What to Put for Desired Salary on a Job Application (2026)

By Chakravarthy Kalyan · · 4 min read

The desired salary field is a trap if you answer it wrong — too high and you screen yourself out, too low and you anchor your own offer down. Here is exactly what to put.

What to Put for Desired Salary on a Job Application (2026)

Almost every job application eventually hits the same uncomfortable field: Desired salary. Answer too high and an automated filter might screen you out before a human sees your resume. Answer too low and you have just anchored your own offer below what the company was willing to pay. It is a small box with a surprising amount of leverage riding on it, and most people fill it in without a strategy.

Here is how to handle it, depending on what the form actually lets you do.

Why the field is there

Employers ask for two reasons. The honest one is budget screening — they want to filter out candidates whose expectations are far outside the band before anyone spends time interviewing. The less honest one is anchoring: whatever number you give becomes the ceiling they negotiate down from. Your goal is to satisfy the screen without handing over the anchor.

The best answer: a researched range

When the field accepts text, give a range rather than a single number, and make the bottom of your range a figure you would genuinely accept. For example: "$95,000–$110,000, depending on the full compensation package and scope of the role." This does three things — it clears most budget screens, it signals you have done your homework, and it keeps room to negotiate up because the company now knows your floor is 95, not below it.

Always frame the range around the bottom number being acceptable, never the top. Recruiters hear the low end as your real minimum.

When you can leave it blank or deflect

If the field is optional, "Negotiable" or "Open / flexible based on total compensation" is a perfectly good answer for a first application. You lose nothing by deferring the number to a conversation where you have more context — and more leverage. Many candidates over-think this; early in the process, deflecting is normal and expected.

A short, professional deflection that works in a text box: "Open to discussing once I understand the full scope and benefits — I am confident we can find a number that works for both of us."

When the form forces a single number

Some ATS forms require a numeric value and reject ranges or text. You have two workable moves:

  • Enter the top of your researched range as the single number. Since you cannot show a range, lead with the higher figure — it is easier to negotiate down from a number you stated than up from one you undersold.
  • Enter a placeholder if the field allows it. A value like 0 or 1 sometimes passes validation and signals "I will discuss this later." Use this only when a realistic number would lock you in too early, and be aware some systems treat it as a literal expectation.

How to find your number

Do not guess. Spend ten minutes before you apply:

  • Check Levels.fyi, Glassdoor, and LinkedIn Salary for the specific title, company size, and city.
  • Factor in your location — the same role pays very differently in San Francisco versus a remote-from-anywhere posting.
  • Look at the job description for a posted range. A growing number of US states now require salary ranges in postings, so the answer may already be on the page.
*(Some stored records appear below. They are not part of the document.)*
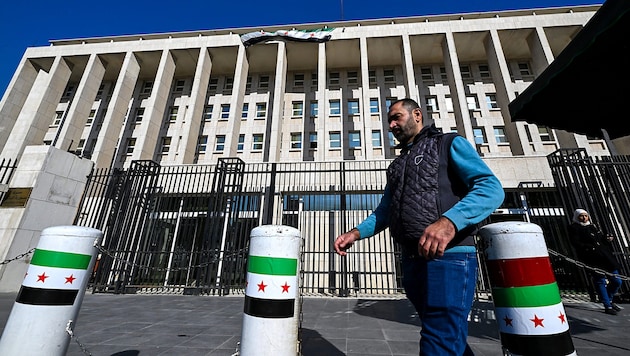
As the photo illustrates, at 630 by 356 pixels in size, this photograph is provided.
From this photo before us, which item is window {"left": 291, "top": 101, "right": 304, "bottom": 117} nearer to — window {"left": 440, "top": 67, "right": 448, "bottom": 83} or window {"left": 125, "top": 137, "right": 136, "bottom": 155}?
window {"left": 440, "top": 67, "right": 448, "bottom": 83}

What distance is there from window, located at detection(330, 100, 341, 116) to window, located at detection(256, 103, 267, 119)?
18.8 feet

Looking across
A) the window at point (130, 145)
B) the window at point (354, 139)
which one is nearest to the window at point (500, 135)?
the window at point (354, 139)

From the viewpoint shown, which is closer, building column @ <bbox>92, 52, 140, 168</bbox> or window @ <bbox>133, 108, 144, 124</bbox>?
building column @ <bbox>92, 52, 140, 168</bbox>

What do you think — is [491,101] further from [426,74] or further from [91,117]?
[91,117]

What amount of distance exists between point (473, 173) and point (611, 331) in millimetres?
4922

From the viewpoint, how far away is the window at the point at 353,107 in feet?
72.4

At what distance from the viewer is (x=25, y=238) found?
23.3 feet

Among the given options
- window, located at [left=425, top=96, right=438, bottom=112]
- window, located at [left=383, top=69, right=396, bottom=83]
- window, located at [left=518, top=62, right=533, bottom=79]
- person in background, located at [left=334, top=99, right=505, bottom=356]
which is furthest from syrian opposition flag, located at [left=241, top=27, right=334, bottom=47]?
person in background, located at [left=334, top=99, right=505, bottom=356]

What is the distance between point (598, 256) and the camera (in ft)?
17.7

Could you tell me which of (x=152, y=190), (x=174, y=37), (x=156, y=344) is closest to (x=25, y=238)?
(x=152, y=190)

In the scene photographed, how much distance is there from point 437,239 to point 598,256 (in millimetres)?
6749

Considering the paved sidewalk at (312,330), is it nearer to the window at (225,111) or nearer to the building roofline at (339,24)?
the window at (225,111)

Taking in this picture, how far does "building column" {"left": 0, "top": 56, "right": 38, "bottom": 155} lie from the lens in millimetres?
20328

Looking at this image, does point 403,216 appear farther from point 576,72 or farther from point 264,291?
point 576,72
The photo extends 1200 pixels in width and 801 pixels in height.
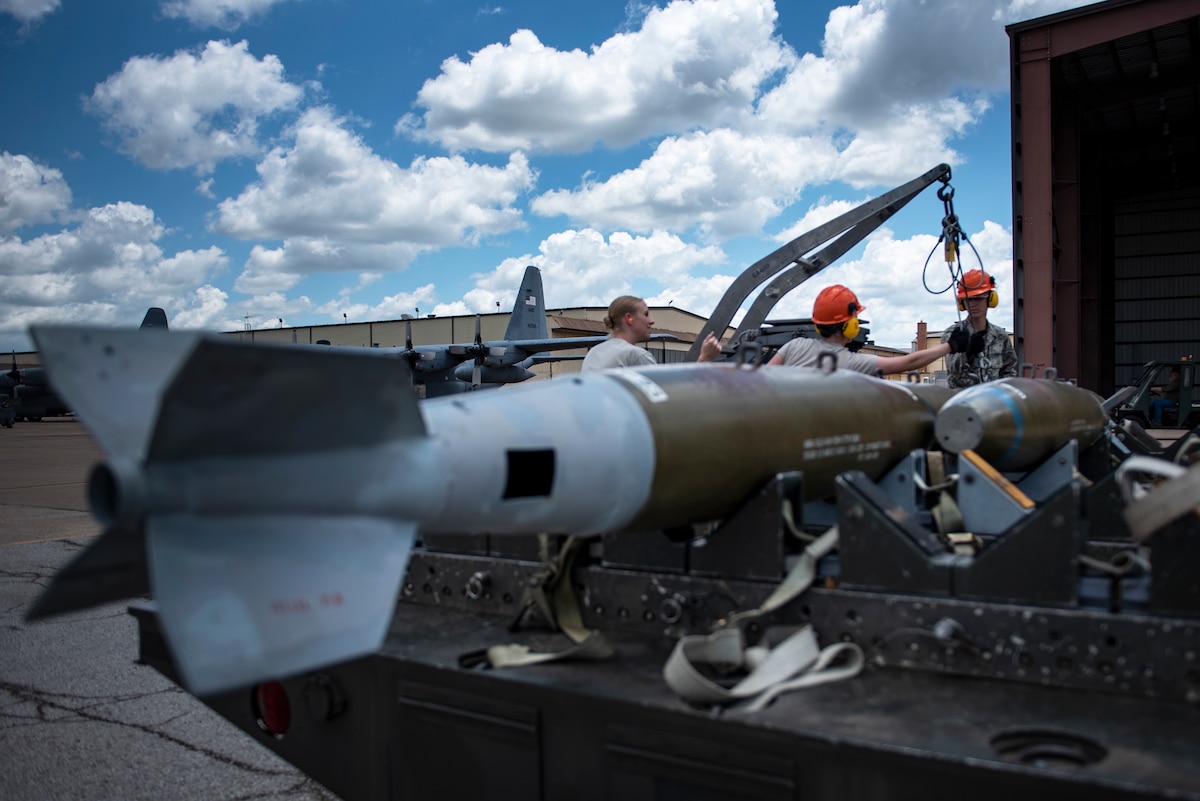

Land on a range where the bottom is a number you would say yes to, and the top is ambitious but defensible. That single piece of research makes every "desired salary" field on every application trivial to answer.

Save your answer once

The desired-salary question shows up on nearly every application, and the right answer for a given job search rarely changes week to week. This is exactly the kind of repeated field worth saving. ProfVault stores your salary range and preferred phrasing alongside the rest of your profile and fills it in automatically — including adapting to whether the form wants a range, text, or a single number — so you research the number once and never stall on that box again.

The field feels high-stakes because it is. But with a researched range and a consistent script, it goes from a moment of hesitation to one more thing you have already decided.